Exercise instructions
Reproduce the entries below word for word, answers included, but leave out the picture.

++++ Provided material ++++

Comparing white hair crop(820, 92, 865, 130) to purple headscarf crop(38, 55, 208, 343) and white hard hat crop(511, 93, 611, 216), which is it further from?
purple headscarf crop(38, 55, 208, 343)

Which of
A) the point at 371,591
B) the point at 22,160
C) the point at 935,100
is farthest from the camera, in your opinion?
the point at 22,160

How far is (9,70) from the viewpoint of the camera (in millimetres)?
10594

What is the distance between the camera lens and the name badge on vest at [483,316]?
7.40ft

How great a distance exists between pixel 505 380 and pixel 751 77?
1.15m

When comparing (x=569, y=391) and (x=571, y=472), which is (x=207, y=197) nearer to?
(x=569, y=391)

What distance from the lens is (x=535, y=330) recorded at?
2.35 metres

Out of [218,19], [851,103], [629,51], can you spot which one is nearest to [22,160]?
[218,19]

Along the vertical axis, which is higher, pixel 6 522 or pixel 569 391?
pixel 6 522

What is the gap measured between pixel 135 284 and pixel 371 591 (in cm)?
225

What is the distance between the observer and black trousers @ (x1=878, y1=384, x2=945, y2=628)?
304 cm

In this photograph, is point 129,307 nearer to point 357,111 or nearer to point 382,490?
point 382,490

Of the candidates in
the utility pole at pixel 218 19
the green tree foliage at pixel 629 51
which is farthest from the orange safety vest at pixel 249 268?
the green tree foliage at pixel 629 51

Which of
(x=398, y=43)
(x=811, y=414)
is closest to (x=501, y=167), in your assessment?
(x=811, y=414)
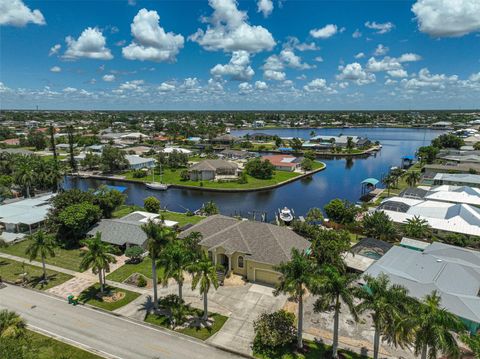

++++

Written response
Comparing white hair crop(820, 92, 865, 130) to purple headscarf crop(38, 55, 208, 343) and white hard hat crop(511, 93, 611, 216), which is it further from?
purple headscarf crop(38, 55, 208, 343)

Which of
A) the point at 371,591
B) the point at 22,160
C) the point at 935,100
is farthest from the camera, in your opinion?
the point at 22,160

How far is (9,70) from the viewpoint of the camera (in millimetres)?
10594

What is the distance between the camera lens and the name badge on vest at [483,316]?
7.40ft

How great a distance exists between pixel 505 380 and pixel 751 77?
1.15m

When comparing (x=569, y=391) and (x=571, y=472), which is (x=207, y=197) nearer to?
(x=569, y=391)

What distance from the lens is (x=535, y=330) recorded at?
2.35 metres

Out of [218,19], [851,103], [629,51], can you spot which one is nearest to [22,160]?
[218,19]

Along the vertical axis, which is higher, pixel 6 522 or pixel 569 391?
pixel 6 522

What is the gap measured between pixel 135 284 and pixel 371 591 (in cm)?
225

What is the distance between the observer and black trousers @ (x1=878, y1=384, x2=945, y2=628)?
304 cm

In this photograph, is point 129,307 nearer to point 357,111 or nearer to point 382,490?
point 382,490

Of the candidates in
the utility pole at pixel 218 19
the green tree foliage at pixel 629 51
which is farthest from the orange safety vest at pixel 249 268?
the green tree foliage at pixel 629 51

Which of
(x=398, y=43)
(x=811, y=414)
is closest to (x=501, y=167), in your assessment?
(x=811, y=414)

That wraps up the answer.